Work to complete: Copy out, word for word, the entries from the line containing "Is stadium roof canopy @ (214,42,800,68) further" through the line containing "the stadium wall at point (567, 376) <", including both of those lines.

Available records:
____

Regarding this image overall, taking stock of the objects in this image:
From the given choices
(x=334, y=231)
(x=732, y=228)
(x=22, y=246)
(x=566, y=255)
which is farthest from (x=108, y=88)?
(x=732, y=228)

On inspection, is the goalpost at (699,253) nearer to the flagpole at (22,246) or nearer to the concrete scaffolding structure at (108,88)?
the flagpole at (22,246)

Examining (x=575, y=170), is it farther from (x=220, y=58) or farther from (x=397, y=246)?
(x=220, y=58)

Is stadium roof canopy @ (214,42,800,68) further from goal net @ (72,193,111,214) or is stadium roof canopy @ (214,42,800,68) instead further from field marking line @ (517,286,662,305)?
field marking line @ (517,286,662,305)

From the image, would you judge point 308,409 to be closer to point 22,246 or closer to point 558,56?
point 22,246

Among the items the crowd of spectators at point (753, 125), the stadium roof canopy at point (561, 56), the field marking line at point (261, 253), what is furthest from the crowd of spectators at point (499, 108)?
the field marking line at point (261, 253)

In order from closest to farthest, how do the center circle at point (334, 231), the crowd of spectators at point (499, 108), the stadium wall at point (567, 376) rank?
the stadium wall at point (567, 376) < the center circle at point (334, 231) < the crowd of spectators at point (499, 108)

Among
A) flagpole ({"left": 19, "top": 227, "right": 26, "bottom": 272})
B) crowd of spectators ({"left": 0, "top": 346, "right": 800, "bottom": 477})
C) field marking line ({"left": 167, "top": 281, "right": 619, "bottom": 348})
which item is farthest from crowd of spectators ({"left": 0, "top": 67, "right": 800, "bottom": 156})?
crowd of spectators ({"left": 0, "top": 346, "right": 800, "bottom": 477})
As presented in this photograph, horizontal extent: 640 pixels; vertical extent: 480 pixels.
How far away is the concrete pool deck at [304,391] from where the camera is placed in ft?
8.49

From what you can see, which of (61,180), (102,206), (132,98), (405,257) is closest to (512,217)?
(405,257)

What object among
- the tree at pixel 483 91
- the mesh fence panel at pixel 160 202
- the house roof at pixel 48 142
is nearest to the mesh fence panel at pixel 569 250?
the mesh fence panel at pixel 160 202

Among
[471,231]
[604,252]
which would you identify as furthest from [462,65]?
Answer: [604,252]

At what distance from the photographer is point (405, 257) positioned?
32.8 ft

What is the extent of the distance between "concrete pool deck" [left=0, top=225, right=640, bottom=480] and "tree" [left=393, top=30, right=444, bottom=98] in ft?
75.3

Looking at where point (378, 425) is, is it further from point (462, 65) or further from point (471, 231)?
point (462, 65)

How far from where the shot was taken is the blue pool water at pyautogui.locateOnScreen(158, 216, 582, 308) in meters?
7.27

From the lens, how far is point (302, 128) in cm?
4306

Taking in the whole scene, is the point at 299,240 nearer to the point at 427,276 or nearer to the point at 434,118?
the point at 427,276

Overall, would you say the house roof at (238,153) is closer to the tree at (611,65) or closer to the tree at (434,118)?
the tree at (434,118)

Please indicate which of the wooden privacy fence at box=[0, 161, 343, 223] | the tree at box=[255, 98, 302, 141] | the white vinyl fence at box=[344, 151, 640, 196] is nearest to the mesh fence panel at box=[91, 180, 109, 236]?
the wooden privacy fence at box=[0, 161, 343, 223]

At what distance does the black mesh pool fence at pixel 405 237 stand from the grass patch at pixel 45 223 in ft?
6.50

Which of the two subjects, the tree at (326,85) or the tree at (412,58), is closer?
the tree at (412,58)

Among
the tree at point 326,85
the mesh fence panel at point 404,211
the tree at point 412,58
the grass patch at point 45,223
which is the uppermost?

____

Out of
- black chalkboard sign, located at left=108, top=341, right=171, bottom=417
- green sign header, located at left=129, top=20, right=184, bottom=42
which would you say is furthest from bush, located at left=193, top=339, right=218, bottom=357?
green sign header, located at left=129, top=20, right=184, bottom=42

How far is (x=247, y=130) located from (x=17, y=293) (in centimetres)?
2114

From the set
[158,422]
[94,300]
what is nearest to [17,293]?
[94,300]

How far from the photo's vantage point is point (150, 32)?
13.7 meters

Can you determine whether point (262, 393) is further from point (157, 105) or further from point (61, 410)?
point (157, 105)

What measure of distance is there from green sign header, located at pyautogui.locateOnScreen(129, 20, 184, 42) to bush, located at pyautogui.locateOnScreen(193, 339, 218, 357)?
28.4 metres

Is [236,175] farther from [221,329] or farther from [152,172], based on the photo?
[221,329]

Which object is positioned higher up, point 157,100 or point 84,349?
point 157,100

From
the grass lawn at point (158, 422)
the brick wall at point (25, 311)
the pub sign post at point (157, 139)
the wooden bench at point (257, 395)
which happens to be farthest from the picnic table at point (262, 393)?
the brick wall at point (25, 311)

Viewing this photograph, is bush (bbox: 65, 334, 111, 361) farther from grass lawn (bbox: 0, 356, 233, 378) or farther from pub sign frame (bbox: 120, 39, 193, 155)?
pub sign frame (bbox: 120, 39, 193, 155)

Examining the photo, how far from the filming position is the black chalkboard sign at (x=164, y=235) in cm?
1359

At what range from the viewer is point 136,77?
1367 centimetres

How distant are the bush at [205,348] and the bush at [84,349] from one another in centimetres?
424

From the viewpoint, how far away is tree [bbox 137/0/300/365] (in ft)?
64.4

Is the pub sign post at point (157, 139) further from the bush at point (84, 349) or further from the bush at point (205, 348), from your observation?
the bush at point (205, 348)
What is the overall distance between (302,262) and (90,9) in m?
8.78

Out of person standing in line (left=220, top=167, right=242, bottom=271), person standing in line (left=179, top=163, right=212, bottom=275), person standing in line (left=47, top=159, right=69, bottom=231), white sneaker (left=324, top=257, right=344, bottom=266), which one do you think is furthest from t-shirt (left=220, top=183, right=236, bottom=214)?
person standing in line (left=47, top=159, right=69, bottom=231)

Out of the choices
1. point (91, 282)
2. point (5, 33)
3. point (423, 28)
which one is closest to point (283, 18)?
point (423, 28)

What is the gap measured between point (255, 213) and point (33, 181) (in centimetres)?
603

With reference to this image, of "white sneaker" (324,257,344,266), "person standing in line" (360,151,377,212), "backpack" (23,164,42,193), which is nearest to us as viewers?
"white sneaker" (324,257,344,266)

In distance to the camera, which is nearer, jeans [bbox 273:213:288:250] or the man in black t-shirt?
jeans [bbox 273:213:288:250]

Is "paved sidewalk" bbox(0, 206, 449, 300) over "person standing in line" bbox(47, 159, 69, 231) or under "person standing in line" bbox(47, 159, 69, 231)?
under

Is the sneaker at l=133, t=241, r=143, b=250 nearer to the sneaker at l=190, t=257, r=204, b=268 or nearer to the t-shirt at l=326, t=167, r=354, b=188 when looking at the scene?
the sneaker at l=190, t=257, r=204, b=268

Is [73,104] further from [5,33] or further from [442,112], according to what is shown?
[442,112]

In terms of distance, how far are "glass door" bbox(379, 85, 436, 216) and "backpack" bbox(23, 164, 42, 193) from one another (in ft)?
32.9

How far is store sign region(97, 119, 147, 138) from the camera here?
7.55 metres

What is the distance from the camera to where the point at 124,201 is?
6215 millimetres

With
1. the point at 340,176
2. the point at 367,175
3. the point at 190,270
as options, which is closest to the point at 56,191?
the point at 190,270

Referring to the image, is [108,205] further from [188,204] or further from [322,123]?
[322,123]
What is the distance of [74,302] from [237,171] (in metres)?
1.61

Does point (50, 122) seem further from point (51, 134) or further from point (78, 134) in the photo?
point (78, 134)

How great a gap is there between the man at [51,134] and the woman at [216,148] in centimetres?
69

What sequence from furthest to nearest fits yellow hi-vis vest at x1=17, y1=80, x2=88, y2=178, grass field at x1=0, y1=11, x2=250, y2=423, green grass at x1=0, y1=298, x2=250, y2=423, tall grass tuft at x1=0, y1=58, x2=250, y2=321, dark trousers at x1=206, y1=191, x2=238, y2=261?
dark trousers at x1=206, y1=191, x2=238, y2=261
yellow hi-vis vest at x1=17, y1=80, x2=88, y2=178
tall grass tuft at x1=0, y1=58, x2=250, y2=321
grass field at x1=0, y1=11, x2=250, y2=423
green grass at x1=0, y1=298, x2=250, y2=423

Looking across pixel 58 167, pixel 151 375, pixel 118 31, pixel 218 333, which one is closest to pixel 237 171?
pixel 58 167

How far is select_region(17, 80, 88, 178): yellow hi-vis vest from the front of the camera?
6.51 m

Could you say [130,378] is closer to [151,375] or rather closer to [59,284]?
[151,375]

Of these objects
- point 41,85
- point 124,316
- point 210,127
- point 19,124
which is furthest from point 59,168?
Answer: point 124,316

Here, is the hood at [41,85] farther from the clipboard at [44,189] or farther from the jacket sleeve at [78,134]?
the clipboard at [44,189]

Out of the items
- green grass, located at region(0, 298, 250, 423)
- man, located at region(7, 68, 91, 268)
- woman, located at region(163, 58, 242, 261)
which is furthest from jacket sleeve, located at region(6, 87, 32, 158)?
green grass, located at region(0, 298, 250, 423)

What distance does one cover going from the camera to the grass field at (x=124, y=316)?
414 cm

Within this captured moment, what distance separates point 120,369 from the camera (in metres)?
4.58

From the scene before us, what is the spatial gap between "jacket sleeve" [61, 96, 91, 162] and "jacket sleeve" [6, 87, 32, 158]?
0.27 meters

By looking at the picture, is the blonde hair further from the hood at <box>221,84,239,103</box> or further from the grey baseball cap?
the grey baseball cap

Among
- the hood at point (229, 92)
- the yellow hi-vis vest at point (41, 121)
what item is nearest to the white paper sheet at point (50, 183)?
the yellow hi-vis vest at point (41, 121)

____

Written answer:
Is stadium roof canopy @ (214,42,800,68) further from goal net @ (72,193,111,214) or is stadium roof canopy @ (214,42,800,68) instead further from field marking line @ (517,286,662,305)?
field marking line @ (517,286,662,305)

From the image, would you judge point 308,409 to be closer to point 22,246 or closer to point 558,56?
point 22,246

Among the items the crowd of spectators at point (753, 125), the stadium roof canopy at point (561, 56), the field marking line at point (261, 253), what is furthest from the crowd of spectators at point (499, 108)?
the field marking line at point (261, 253)

In order from closest to farthest, how do the center circle at point (334, 231), the crowd of spectators at point (499, 108), the stadium wall at point (567, 376) rank?
the stadium wall at point (567, 376) < the center circle at point (334, 231) < the crowd of spectators at point (499, 108)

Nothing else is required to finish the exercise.